Pauvre chère femme, si douce, si inoffensive, si compréhensive, si mansuéteuse. Elle en tombe assise sur le canapé, comme une grosse poire blette tombe à terre. Elle se dit que son condé est dévalorisé, périmé, bon pour le vide-ordures et que la saison des ennuis commence. Elle nous regarde, tremblante d’émotion, sans oser une question. Ses yeux noyés de détresse font peine à voir.

Bérurier referme le trappon et rallume, car la pénombre est insoutenable dans cette ambiance.

— Si je me retenais pas, dit-il, je bicherais une trique grosse comme mon bras pour aller leur faire une purée de vertèbres, à ces saligauds.

— Ecoutez, Eva, interviens-je, votre job passe en dégueulasserie tout ce qu’on peut imaginer et, si je voulais, vous coucheriez en taule ce soir.

Elle pleure.

— Mais dans votre malheur, vous avez un pot fantastique, poursuis-je, vu que nous n’appartenons pas aux Mœurs, mon camarade et moi.

Une aurore aux couleurs d’incendie se lève dans les prunelles ravagées de la vieille morue. Cela s’appelle l’espoir.

— C’est une enquête à l’échelon suprême qui nous amène chez vous. Si vous vous montrez coopérative, Eva, on essaiera d’oublier vos cauchemars en chambre.

— Combien ? balbutie-t-elle dans un souffle.

C’est plus fort que Béru : voilà qu’il lui balance une baffe.

— Et copollution de fonctionnaires en exercice ! tonne-t-il. C’est le bouquet !

Elle pige plus, la malheureuse. Elle a cru qu’en chiquant à l’enquête suprême je lui faisais un appel du pied pour palper une enveloppe. La réaction bérurienne vient de la détromper durement.

— Vous connaissez le prince Kelbel ?

Cette fois elle comprend qu’effectivement j’ai des visées particulières.

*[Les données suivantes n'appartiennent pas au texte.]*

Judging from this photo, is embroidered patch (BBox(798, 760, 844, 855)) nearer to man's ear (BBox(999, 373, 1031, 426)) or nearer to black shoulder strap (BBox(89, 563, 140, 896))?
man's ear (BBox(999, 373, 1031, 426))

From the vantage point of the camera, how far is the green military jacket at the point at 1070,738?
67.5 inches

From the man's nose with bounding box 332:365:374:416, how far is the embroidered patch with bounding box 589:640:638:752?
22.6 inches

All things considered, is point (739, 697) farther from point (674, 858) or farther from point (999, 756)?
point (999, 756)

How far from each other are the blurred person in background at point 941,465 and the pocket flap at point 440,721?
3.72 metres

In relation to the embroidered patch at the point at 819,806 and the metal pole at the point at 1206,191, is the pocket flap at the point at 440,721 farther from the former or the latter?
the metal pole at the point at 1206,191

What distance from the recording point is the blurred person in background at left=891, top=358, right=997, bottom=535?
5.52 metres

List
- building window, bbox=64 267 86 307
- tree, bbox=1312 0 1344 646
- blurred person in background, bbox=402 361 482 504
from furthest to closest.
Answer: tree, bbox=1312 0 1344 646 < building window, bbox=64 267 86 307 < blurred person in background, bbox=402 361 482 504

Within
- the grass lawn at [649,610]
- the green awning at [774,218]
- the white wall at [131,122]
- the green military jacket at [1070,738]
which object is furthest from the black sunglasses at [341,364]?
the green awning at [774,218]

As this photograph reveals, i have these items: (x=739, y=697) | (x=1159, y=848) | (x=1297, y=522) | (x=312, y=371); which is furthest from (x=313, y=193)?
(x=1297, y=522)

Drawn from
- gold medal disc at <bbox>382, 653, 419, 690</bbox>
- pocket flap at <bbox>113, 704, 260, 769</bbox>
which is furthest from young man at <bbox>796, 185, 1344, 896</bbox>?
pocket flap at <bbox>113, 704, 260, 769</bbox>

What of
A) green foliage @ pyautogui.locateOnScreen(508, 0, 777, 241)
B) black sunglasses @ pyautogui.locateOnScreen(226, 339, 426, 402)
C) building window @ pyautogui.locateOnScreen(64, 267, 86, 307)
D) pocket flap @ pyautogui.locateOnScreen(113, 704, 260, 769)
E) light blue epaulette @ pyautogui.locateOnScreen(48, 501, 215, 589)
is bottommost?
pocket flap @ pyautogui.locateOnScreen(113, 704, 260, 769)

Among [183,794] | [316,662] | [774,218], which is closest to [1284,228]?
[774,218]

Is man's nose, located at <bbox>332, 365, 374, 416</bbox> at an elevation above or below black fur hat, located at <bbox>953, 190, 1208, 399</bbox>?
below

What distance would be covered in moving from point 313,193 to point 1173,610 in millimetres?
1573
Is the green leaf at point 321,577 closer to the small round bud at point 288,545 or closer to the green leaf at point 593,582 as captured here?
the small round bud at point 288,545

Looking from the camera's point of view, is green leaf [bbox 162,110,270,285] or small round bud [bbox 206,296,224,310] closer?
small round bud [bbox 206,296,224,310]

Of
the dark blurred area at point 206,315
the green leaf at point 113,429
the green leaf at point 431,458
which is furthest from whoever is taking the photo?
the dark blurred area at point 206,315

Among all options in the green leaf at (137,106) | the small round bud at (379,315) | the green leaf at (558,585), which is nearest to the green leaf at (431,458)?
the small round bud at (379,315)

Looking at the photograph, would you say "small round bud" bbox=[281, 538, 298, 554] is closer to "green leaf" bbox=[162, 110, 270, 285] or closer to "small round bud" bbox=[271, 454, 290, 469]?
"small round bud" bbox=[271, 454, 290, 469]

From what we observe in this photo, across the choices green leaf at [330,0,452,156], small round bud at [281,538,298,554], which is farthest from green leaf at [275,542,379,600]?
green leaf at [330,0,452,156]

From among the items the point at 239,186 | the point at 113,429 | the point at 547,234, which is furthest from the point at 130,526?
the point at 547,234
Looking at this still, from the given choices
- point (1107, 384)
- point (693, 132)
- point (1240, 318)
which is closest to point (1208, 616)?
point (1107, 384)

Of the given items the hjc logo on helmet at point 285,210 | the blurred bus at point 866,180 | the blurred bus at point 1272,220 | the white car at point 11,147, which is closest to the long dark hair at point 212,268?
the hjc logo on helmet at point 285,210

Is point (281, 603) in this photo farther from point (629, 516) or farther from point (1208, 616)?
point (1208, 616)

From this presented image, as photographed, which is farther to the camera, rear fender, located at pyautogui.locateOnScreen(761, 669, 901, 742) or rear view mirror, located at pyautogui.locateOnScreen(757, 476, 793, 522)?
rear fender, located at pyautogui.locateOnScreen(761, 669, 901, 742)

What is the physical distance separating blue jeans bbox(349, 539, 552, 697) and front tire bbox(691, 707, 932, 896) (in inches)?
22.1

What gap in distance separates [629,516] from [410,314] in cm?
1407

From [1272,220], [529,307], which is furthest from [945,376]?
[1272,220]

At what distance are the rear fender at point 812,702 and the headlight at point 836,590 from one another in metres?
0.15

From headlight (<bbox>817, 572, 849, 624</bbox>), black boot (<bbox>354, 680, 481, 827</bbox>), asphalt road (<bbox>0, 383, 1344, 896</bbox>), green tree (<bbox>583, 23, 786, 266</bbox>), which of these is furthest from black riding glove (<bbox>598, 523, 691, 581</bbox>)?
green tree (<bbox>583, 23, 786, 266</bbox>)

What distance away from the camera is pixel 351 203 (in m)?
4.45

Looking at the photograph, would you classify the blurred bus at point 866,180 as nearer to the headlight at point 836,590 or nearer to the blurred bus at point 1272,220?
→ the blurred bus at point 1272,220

— En effet, c’est un client.

— Il vient souvent chez vous ?

— Disons environ une ou deux fois par mois.

— Un polisson ?

— Un dépravé.

Dite par cette dame, l’épithète revêt tout son sens.

— Ce soir, vous devez lui livrer du cheptel au Seigneurial ?

— Oui, deux travestis.

— Que le prince connaît ?

— Oh non, il aime trop le changement et ne prend jamais deux fois les mêmes.

— A quelle heure doivent-ils aller à l’hôtel ?

— Neuf heures.

— Ils passent chez vous auparavant ?

— Bien sûr, pour que je les affranchisse et puis aussi pour s’habiller.

Bérurier me jette un œil gourmand. Une fois encore, il a saisi mes intentions avant que je les extériorise.